Learning not blaming
It also goes without saying that you’re not going to get everything right all of the time. Even in the best of times this is beyond most of use. In the circumstances of rapid change, first you’ve created a dynamic environment so you and your team need to react. Secondly this is a situation many of your management team have not faced before and perhaps even you’ve not. It is easy however to start looking for scapegoats to blame when things start to drift of course.
While this can be cathartic, it is a waste of energy and if things are off course the most important priority is to get things back on course and the next priority is to make sure whatever conspired to cause the initial issue does not happen again.
That’s called learning – even if it is learning from your mistakes. Every great organisation, and I mean EVERY great organisation is great at doing this.

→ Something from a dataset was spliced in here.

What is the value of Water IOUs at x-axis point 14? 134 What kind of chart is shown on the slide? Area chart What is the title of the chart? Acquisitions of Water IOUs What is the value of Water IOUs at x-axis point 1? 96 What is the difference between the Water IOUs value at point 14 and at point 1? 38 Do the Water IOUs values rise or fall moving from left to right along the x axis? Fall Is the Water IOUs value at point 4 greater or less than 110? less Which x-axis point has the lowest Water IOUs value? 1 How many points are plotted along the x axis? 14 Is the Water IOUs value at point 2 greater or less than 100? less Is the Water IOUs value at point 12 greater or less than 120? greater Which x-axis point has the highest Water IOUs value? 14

Over the years I’ve both supplied to and worked for the Nissan organisation in the North East of England. While they offer a fantastic exemplar of a transplanted Japanese manufacturing facility, for me the most fascinating aspect of their success and one they speak of, in my opinion far too infrequently, is how they react when things go wrong. That’s also the subject of another article.
Delegation
I said earlier on in this article that the leader is unlikely to be the right person to determine every last detail of the journey. You set the objectives, provide a beacon for both the journey and the value system and then you need to create the culture of trust that empowers others to take on the detailed tasks that move this business forward.
I’ve deliberately put delegation almost at the bottom of this article, not because it’s unimportant, almost the exact opposite. All of the things above need to be in place otherwise your attempts to delegate are very likely to come crashing down.
While I’ve always had the personal ethic that I don’t expect anyone in an organisation to work harder than me, I do also expect many of the workforce, and particularly my senior management team, to work as hard as me. One of the tasks that will probably ensure you continue to work the hardest of all is that you are one of the key individuals in dividing up the responsibilities and the tasks to ensure that delegation can cascade throughout the organisation.
It is one of the most difficult of the leadership challenges and it also offers one of the greatest rewards. Achievements accomplished by a team are always sweeter than the solo accomplishments of an individual. For a start there are a group of people to go out and have that celebration dinner with and believe me celebrating success is an essential part of cementing the achievements you make during the change program.
Listening
During that dinner, you can continue to practice one other really difficult leadership challenges – the skill of listening. I don’t just mean not speaking, I mean taking an interest in what others have to say.
By actively listening you can absorb the experience of those around you and share their learning as well as that which you’ve undertaken directly. By doing this you become more than just the sum of your own actions.
One of my clients once said to me, as I was relating yet another past situation that I felt shed light on their current challenge, “You can’t possibly have done all these things”? Yet the reality is that I have because I constantly absorb as much as I can from every possible environment and you can only do that with the ‘input’ senses and in business listening is the critical one of these.
Listen and learn, oh and don’t forget to celebrate your successes!